>> begin INPUT

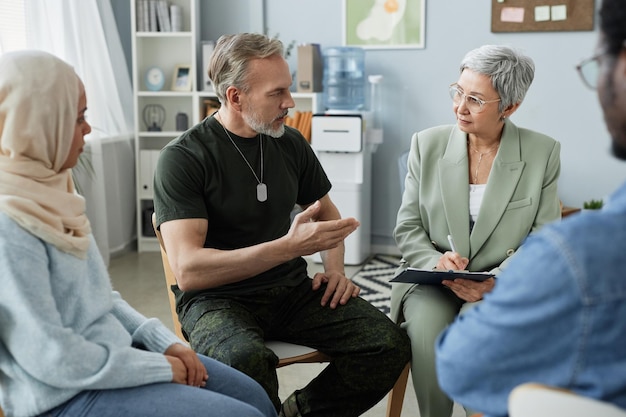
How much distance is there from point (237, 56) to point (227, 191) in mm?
428

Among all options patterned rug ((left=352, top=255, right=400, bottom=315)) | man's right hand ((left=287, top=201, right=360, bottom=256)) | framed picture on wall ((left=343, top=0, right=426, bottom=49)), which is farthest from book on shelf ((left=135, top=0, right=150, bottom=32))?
man's right hand ((left=287, top=201, right=360, bottom=256))

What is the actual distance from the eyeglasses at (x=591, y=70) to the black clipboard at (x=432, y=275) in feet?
3.39

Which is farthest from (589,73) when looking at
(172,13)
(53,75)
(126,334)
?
(172,13)

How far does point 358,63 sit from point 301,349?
3.41 m

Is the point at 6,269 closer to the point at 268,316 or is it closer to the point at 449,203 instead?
the point at 268,316

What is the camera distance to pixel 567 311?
102cm

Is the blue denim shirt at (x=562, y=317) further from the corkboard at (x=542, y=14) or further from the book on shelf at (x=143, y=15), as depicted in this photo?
the book on shelf at (x=143, y=15)

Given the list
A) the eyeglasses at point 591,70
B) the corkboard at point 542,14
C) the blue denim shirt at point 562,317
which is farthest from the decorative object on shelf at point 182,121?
the blue denim shirt at point 562,317

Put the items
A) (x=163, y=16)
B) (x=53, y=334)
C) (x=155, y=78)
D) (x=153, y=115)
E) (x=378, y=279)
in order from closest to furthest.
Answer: (x=53, y=334), (x=378, y=279), (x=163, y=16), (x=155, y=78), (x=153, y=115)

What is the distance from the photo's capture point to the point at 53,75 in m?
1.52

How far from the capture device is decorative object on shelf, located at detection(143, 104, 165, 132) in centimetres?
564

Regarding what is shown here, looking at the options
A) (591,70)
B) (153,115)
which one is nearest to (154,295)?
(153,115)

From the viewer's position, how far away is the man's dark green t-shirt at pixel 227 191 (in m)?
2.23

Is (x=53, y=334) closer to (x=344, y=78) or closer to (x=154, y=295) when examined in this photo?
(x=154, y=295)
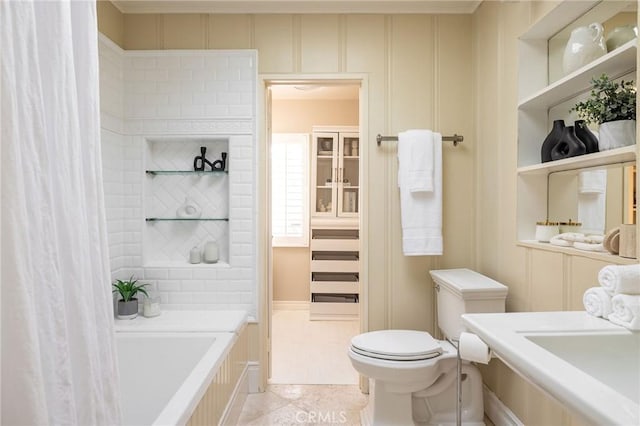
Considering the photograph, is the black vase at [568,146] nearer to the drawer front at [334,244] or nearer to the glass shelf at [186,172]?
the glass shelf at [186,172]

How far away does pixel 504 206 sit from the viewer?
217cm

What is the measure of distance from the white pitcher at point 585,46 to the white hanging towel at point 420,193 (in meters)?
0.88

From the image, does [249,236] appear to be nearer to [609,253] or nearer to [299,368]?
[299,368]

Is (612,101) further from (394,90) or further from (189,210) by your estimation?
(189,210)

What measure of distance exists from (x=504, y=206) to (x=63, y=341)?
6.98 ft

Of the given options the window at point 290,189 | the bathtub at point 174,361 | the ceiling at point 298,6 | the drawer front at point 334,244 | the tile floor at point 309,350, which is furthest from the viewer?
the window at point 290,189

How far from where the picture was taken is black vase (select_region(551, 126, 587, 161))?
164 centimetres

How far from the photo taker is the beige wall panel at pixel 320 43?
8.42 feet

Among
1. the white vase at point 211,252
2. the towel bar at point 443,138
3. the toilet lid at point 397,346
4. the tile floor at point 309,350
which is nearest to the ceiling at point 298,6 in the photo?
the towel bar at point 443,138

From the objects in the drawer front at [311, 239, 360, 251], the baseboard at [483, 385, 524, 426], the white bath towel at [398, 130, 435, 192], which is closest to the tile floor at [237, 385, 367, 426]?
the baseboard at [483, 385, 524, 426]

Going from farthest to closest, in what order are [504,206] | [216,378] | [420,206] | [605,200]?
[420,206] → [504,206] → [216,378] → [605,200]

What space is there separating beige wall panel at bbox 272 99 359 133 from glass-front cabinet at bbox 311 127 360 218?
0.27 meters

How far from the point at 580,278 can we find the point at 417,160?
3.71ft

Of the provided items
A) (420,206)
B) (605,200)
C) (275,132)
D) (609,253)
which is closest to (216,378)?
(420,206)
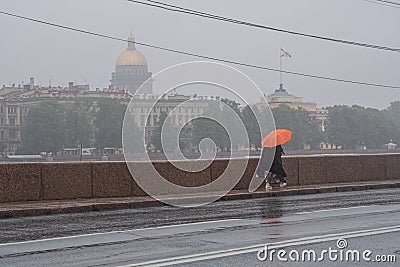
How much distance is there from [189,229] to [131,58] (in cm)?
10336

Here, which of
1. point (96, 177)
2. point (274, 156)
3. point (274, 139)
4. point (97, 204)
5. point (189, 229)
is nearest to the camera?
point (189, 229)

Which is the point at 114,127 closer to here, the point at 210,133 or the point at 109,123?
the point at 109,123

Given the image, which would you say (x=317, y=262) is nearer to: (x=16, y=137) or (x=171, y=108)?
(x=171, y=108)

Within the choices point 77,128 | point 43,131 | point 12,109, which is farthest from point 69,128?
point 12,109

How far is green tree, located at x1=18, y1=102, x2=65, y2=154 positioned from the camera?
93.9m

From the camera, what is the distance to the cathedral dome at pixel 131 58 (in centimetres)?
11231

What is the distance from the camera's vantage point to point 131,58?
114375 millimetres

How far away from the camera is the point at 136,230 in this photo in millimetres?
12406

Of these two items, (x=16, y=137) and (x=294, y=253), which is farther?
(x=16, y=137)

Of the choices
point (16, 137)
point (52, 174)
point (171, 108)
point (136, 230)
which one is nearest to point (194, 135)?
point (171, 108)

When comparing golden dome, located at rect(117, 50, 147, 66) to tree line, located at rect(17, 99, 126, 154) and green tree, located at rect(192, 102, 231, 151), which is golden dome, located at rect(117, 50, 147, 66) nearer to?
tree line, located at rect(17, 99, 126, 154)

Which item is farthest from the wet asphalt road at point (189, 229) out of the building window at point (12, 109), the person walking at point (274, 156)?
the building window at point (12, 109)

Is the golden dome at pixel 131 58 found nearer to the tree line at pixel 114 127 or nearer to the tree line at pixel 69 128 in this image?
the tree line at pixel 114 127

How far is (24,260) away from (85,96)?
10572 cm
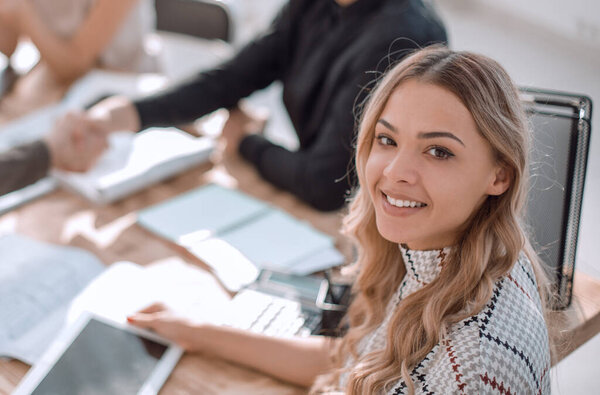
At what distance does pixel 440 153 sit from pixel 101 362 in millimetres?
627

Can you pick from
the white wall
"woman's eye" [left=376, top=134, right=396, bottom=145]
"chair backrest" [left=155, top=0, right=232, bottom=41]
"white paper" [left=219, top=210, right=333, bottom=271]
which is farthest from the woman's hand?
the white wall

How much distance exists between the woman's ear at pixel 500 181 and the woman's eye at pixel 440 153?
8 centimetres

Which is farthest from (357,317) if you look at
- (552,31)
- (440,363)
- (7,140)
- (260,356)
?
(552,31)

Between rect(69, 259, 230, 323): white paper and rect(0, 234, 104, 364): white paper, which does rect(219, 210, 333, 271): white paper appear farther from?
rect(0, 234, 104, 364): white paper

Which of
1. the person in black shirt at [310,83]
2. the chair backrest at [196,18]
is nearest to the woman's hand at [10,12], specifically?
the chair backrest at [196,18]

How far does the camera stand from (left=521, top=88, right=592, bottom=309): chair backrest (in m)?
0.99

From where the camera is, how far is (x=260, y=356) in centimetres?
100

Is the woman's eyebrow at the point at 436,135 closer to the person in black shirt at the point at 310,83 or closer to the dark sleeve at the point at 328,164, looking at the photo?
the person in black shirt at the point at 310,83

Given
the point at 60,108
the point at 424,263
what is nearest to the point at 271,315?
the point at 424,263

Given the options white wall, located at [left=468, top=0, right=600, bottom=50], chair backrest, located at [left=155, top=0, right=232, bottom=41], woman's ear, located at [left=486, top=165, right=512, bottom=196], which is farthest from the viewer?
white wall, located at [left=468, top=0, right=600, bottom=50]

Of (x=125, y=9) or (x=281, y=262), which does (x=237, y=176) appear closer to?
(x=281, y=262)

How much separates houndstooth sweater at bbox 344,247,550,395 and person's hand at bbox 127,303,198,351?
395 mm

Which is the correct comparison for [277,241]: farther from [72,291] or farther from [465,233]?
[465,233]

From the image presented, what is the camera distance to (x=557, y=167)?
3.34 ft
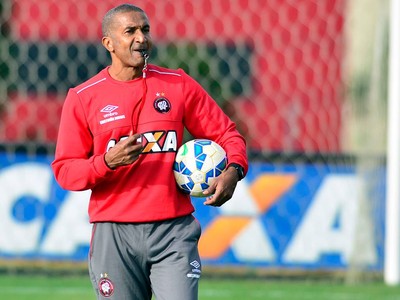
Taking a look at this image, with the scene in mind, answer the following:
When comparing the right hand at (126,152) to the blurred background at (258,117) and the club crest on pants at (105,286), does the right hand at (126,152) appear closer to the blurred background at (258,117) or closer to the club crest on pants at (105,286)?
the club crest on pants at (105,286)

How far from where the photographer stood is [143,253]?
4590 millimetres

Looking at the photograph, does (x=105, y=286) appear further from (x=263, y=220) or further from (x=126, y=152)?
(x=263, y=220)

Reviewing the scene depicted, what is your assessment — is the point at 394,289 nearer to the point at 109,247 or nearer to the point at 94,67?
the point at 94,67

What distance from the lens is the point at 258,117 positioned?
11.4m

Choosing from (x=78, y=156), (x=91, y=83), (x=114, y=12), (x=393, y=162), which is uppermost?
(x=114, y=12)

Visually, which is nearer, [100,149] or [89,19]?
[100,149]

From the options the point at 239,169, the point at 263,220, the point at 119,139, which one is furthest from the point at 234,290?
the point at 119,139

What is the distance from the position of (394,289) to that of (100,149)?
4.15 m

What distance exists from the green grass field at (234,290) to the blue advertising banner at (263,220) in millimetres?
216

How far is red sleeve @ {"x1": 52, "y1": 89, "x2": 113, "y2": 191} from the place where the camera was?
455 cm

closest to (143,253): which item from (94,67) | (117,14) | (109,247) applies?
(109,247)

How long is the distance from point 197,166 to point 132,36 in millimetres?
647

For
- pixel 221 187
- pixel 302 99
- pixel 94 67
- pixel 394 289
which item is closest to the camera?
pixel 221 187

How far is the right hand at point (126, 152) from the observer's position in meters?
4.33
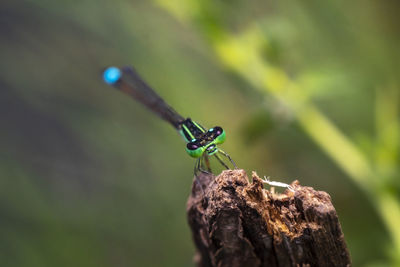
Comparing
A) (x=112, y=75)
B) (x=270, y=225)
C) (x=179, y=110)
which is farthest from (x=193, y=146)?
(x=179, y=110)

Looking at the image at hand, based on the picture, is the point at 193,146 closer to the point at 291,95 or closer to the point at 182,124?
the point at 182,124

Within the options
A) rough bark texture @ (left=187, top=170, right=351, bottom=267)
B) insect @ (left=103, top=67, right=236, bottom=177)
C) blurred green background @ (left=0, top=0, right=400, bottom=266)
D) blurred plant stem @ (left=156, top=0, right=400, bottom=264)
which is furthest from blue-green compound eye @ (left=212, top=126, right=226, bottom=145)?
blurred plant stem @ (left=156, top=0, right=400, bottom=264)

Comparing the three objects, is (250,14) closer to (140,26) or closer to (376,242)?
(140,26)

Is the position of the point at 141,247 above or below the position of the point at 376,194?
above

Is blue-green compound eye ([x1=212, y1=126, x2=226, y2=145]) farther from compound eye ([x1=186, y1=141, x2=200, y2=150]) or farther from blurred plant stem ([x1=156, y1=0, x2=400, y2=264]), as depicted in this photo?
blurred plant stem ([x1=156, y1=0, x2=400, y2=264])

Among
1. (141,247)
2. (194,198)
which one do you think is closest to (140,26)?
(141,247)

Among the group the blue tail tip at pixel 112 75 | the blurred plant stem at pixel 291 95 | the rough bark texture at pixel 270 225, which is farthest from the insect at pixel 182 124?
the blurred plant stem at pixel 291 95
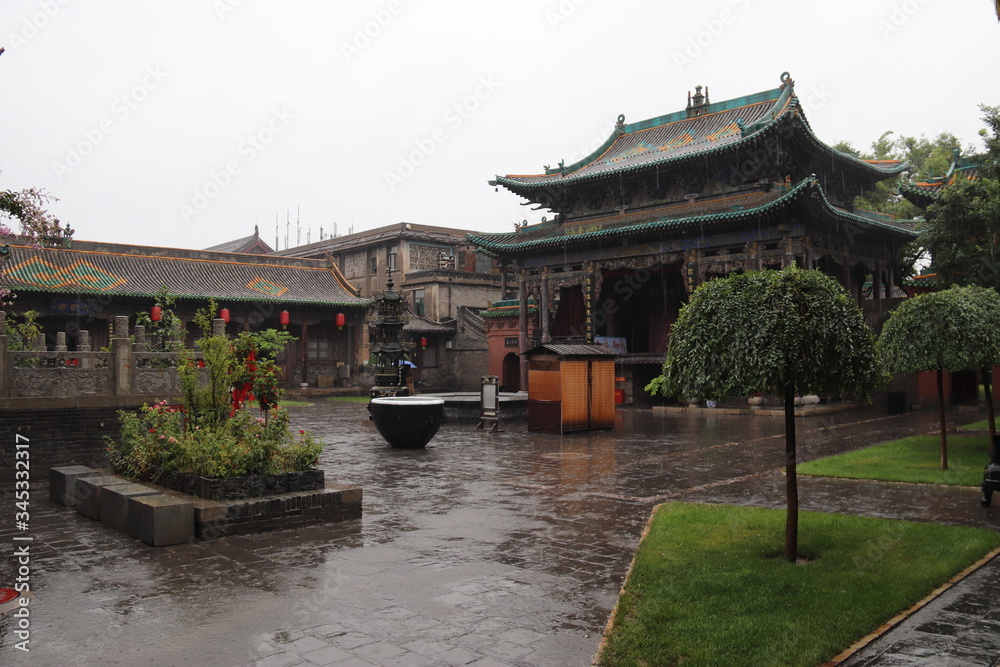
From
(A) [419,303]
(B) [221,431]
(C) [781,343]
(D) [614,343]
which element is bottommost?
(B) [221,431]

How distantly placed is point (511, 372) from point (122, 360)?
893 inches

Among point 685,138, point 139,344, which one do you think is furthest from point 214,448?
point 685,138

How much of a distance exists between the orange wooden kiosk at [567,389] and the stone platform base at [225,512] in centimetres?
938

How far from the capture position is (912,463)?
1103 centimetres

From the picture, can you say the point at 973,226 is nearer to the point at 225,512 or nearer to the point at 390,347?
the point at 225,512

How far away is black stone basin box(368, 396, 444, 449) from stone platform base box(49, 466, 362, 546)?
5.74 meters

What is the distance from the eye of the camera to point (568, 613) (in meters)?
5.05

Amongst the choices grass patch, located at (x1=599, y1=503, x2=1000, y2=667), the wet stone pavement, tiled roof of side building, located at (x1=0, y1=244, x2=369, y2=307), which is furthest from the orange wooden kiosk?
tiled roof of side building, located at (x1=0, y1=244, x2=369, y2=307)

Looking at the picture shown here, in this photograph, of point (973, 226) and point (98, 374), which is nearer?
point (98, 374)

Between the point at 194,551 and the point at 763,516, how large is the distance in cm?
532

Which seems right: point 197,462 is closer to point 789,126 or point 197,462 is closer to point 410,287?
point 789,126

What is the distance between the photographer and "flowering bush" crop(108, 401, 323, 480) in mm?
7652

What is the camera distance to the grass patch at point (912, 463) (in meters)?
9.85

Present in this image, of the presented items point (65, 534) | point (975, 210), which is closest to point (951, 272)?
point (975, 210)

>> end INPUT

Every line from the one containing "Among the group" through the end of the data above should be copied exactly; nothing else is copied, and pictures are omitted.

§ **RESPONSE TO THIS EXERCISE**
Among the group the blue tail tip at pixel 112 75 | the blurred plant stem at pixel 291 95 | the rough bark texture at pixel 270 225, which is farthest from the insect at pixel 182 124?
the blurred plant stem at pixel 291 95
From
(A) [419,303]
(B) [221,431]
(C) [781,343]
(D) [614,343]
which element is bottommost?
(B) [221,431]

How distantly placed is point (511, 372) from point (122, 360)?
893 inches

Among point 685,138, point 139,344, which one do you think is furthest from point 214,448?
point 685,138

How much of a distance exists between the orange wooden kiosk at [567,389] and the stone platform base at [225,512] in centimetres?
938

How far from the capture position is (912,463)?
1103 centimetres

From the picture, can you say the point at 973,226 is nearer to the point at 225,512 or nearer to the point at 390,347?
the point at 225,512

How far away is black stone basin box(368, 396, 444, 449) from stone platform base box(49, 466, 362, 546)?
5.74 meters

What is the distance from the eye of the camera to point (568, 613) (in meters)?
5.05

Amongst the choices grass patch, located at (x1=599, y1=503, x2=1000, y2=667), the wet stone pavement, tiled roof of side building, located at (x1=0, y1=244, x2=369, y2=307), which is furthest from the orange wooden kiosk?
tiled roof of side building, located at (x1=0, y1=244, x2=369, y2=307)

Looking at the picture shown here, in this photograph, of point (973, 226) and point (98, 374), which is nearer?
point (98, 374)

Between the point at 194,551 and the point at 763,516, how large is the distance in cm?
532

Which seems right: point 197,462 is closer to point 789,126 or point 197,462 is closer to point 410,287?
point 789,126

What is the distance between the photographer and "flowering bush" crop(108, 401, 323, 480) in mm?
7652

What is the camera distance to the grass patch at point (912, 463) (in meters)?
9.85

Present in this image, of the presented items point (65, 534) | point (975, 210), which is closest to point (951, 272)?
point (975, 210)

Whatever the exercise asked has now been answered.